Kann man die Unterstützung der Unabhängigkeitsbestrebungen in der nichtlettischen Bevölkerung als Anzeichen dafür deuten, daß sich in einem souveränen Lettland die Spannungen zwischen den verschiedenen Volksgruppen mindern würden?

Unter den nichtlettischen Einwohnern, die sich für die Unabhängigkeit Lettlands erklärt haben, lebt ein Teil schon seit Jahrzehnten und Generationen in Lettland. Diese Menschen betrachten sich als Bürger eines lettischen Staates. Unter den später Eingewanderten gibt es viele, die aus wirtschaftlichen Gründen hingezogen sind; ihnen dürfte es nicht schwerfallen, sich in einen Staat zu integrieren, in dem bessere materielle Lebensumstände als in ihrer eigentlichen Heimat herrschen. Sie hätten also auch ein unmittelbares praktisches Interesse daran, diesen Staat zu unterstützen. Ich bin ziemlich überzeugt davon, daß die nationalen Spannungen verschwinden würden, wenn wir dieses ganze gegenwärtige Chaos und all die Unsinnigkeiten in unserer Volkswirtschaft beseitigen und für die Bevölkerung eine normale Versorgung mit Wohnraum usw. sicherstellen könnten - aber dazu müssen wir zuerst unabhängig sein.

Gibt es in dieser Konkursmasse des sogenannten realen Sozialismus eigentlich etwas, das man trotz allem als Errungenschaft in die Zukunft hinüberretten sollte?

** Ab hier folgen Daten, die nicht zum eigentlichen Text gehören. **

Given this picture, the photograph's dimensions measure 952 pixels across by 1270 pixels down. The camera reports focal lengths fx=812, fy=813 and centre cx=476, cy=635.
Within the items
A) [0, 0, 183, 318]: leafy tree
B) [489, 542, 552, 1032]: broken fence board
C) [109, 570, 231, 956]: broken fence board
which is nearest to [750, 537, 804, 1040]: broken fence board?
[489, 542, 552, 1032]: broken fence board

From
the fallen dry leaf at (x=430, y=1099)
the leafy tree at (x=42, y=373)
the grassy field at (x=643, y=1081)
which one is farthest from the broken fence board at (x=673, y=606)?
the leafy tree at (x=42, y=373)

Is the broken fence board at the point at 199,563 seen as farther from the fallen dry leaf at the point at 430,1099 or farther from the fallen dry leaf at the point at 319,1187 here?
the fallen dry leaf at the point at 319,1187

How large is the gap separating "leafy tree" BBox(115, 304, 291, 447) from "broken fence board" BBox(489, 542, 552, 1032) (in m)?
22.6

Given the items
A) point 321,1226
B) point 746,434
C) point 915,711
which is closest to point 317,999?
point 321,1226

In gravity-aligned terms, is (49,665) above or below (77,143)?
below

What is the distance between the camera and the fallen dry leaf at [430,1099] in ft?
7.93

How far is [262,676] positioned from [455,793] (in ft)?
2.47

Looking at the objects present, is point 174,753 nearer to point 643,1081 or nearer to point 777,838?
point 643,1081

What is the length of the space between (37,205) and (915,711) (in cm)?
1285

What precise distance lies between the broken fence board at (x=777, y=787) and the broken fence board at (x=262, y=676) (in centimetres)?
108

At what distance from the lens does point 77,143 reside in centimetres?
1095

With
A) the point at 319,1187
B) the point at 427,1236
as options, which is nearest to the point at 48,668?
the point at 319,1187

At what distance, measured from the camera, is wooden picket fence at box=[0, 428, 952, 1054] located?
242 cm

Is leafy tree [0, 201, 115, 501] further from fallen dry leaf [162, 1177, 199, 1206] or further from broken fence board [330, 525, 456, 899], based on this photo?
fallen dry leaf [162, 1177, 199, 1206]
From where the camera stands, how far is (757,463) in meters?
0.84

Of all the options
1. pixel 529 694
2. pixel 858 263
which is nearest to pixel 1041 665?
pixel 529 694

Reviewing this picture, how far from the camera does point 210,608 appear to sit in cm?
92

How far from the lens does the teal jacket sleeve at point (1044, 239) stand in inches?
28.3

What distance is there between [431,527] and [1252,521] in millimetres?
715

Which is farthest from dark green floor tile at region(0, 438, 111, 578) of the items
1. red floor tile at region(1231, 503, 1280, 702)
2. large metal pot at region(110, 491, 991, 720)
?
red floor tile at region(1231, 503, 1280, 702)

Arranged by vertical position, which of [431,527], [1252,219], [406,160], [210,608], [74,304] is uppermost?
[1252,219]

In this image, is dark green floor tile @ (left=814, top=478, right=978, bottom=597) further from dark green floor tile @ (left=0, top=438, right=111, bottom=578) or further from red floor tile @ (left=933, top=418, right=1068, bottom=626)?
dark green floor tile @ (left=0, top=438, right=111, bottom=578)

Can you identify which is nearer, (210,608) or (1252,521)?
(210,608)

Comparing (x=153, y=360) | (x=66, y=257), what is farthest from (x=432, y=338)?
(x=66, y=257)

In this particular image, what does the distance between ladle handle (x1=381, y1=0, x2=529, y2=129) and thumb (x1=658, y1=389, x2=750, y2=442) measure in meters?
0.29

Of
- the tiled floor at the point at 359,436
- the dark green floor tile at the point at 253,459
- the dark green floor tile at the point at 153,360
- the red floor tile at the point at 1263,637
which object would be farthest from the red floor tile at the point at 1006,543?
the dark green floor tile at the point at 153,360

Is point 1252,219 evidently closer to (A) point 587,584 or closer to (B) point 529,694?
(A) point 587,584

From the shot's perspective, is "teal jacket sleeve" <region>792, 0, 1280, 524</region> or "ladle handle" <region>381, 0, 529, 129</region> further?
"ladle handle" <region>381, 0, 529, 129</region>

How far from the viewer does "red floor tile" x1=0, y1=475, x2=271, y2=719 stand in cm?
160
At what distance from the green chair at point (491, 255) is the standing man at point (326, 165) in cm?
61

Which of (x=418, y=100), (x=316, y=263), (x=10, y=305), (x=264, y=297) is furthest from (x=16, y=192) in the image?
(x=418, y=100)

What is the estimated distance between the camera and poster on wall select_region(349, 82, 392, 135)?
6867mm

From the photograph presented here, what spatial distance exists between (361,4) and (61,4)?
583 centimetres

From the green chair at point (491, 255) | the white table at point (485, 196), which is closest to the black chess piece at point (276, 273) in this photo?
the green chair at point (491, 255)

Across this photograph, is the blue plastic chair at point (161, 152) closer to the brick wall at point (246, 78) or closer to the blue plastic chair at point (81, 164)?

Ich kann mir nicht vorstellen, was es hier noch zu bewahren gibt, denn wir werden einen totalen Wandel des Systems erleben, und damit werden sich auch alle einzelnen Elemente dieses Systems ändern. Möglicherweie wird bei uns ein im Vergleich zu den kapitalistischen Staaten größerer staatlicher Sektor erhalten bleiben, aber im ganzen gesehen wird die Reprivatisierung sehr schnell vonstatten gehen und auch einige ziemlich große Betriebe erfassen.

Wäre denn das Recht auf Arbeit, nicht etwas Bewahrenswertes - weil der Übergang von der Plan- zur Marktwirtschaft mit sozialen Erschütterungen verbunden sein wird?

Das Recht auf Arbeit ist in der Tat ein Prinip, das dem Sozialismus Attraktivität verliehen hat - aber nur als Prinzip, als Theorie. Wir haben die Erfahrung machen müssen, daß das Ideal der Gleichheit, der sozialen Gerechtigkeit sich in der Praxis des realen Sozialismus nicht verwirklicht hat.

Zweifelsohne wird der Übergang von der Plan- zur Marktwirtschaft mit immensen sozialen Erschütterungen einhergehen. Ein erstes großes Problem: Mit der Wiedereinführung des Privateigentums werden die Ritter der sogenannten Schattenökonomie sofort ihre wirtschaftliche Macht ausspielen; Leute, die ihr Vermögen durch Diebstahl, Betrug, Spekulationen bis hin zu Mord erworben haben, werden dann ihr zusammengerafftes Kapital einzusetzen suchen.

Die Wahlen zur DDR-Volkskammer wurden überschattet von der möglichen Stasi-Vergangenheit prominenter Kandidaten und gewählter Abgeordneter. Steht die demokratische Entwicklung in Lettland vor einem ähnlichen Problem?

Ich glaube, daß wir in Lettland eine etwas andere, weniger verkniffene Einstellung zu diesem Problem haben. Zweifelsohne hat das Komitee für Staatssicherheit unserem Land in der Vergangenheit großen Schaden zugefügt, es war neben der Partei ein Hauptträger des Unrechtssystems. Gerüchte, daß immens populäre Persönlichkeiten der Volksfront Agenten der Staatssicherheit seien, sind in Lettland gang und gäbe - aber wer soll da noch durchblicken und dazu etwas Handfestes sagen können?